My PhD is currently at a stage analagous to the winter we took down a soot-filled chimney brick by brick, leaving a huge hole covered with a tarpaulin in the middle of the lounge floor for several months. It flapped when the wind blew, the draughts were constant, and occasionally the cat, covered in spiders' webs and smelling strongly of damp, would force her way through. I said at the time I would never remove another chimney; but then I said after my masters that I would never do a PhD, and here we are, ready to take another chimney out in a few weeks. But this is really the last one, on all counts.
I hear the rumble of the "DIY" truck rumbling in the distance… God, I love your writing!!! I've lived every word…
I used to love nesting. I need to do some again – throw out stuff. paint walls, uproot tatty carpets … dig a garden, keep hens … second time round. Happy days. Have fun.
The last post by Kay was A Day in the Lifetime
My friends, your comments are a priceless reflection of the rue, regret and satisfaction that is NZild DIY (especially gestational DIY).
Megan, just the other day I was reflecting that I move house and renovate every time I get pregnant and have consequently spent two pregnancies living in gutted wrecks.
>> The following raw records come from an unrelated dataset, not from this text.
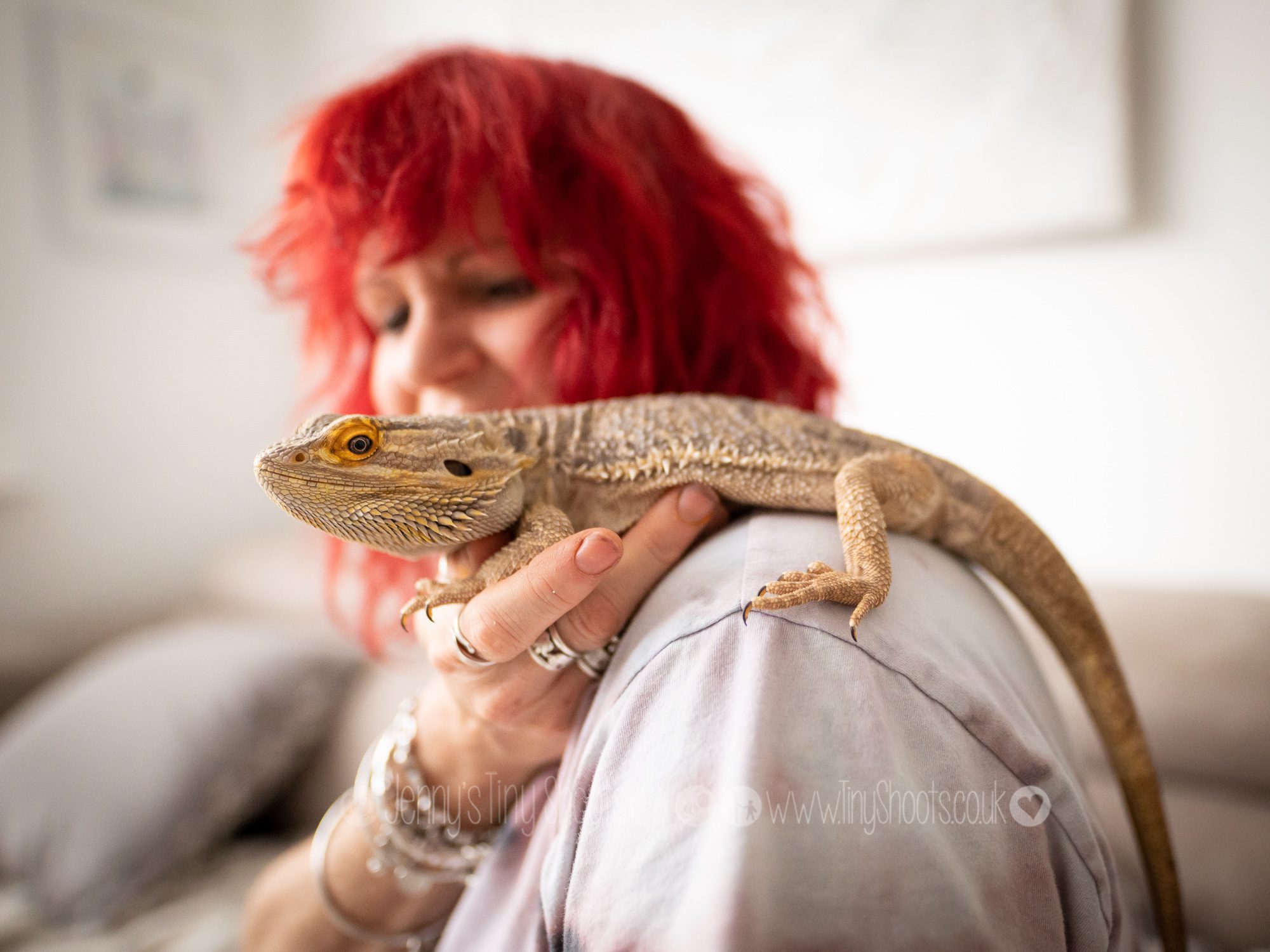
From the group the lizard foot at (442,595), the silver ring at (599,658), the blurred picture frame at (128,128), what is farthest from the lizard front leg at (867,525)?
the blurred picture frame at (128,128)

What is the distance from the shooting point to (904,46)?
2.44 m

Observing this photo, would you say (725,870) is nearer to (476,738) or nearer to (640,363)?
(476,738)

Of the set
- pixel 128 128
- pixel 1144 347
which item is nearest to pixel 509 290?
pixel 1144 347

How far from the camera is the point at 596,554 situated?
769mm

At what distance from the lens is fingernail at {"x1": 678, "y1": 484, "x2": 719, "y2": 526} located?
912 mm

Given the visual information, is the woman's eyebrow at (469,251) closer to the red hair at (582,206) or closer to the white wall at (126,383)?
the red hair at (582,206)

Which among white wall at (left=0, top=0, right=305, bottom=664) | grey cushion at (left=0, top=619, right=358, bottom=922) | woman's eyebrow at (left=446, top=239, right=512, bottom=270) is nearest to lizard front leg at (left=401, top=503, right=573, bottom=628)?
woman's eyebrow at (left=446, top=239, right=512, bottom=270)

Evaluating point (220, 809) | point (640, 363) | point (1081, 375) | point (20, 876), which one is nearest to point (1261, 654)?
point (1081, 375)

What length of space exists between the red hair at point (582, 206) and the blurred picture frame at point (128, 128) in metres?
2.82

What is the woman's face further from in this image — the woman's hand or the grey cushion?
the grey cushion

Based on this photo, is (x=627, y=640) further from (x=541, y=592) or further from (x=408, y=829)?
(x=408, y=829)

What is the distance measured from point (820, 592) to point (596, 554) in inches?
9.0

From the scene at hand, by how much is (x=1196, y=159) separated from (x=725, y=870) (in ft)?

One of my many builders once commented that, at that moment, every one of his clients was pregnant. Is this an extreme version of the nesting instinct?
Watch out girlie – renovation is addictive! Possibly the worst argument Col-Col and I ever had was in the middle of the night when the pressure was on to finish a room … it was pointing fingers and hissing words at (not quite, but nearly) dawn so as not to disturb the children …
Thank you for introducing me to the Dulux Colours of New Zealand Palettes, which probably will have a place in my PhD.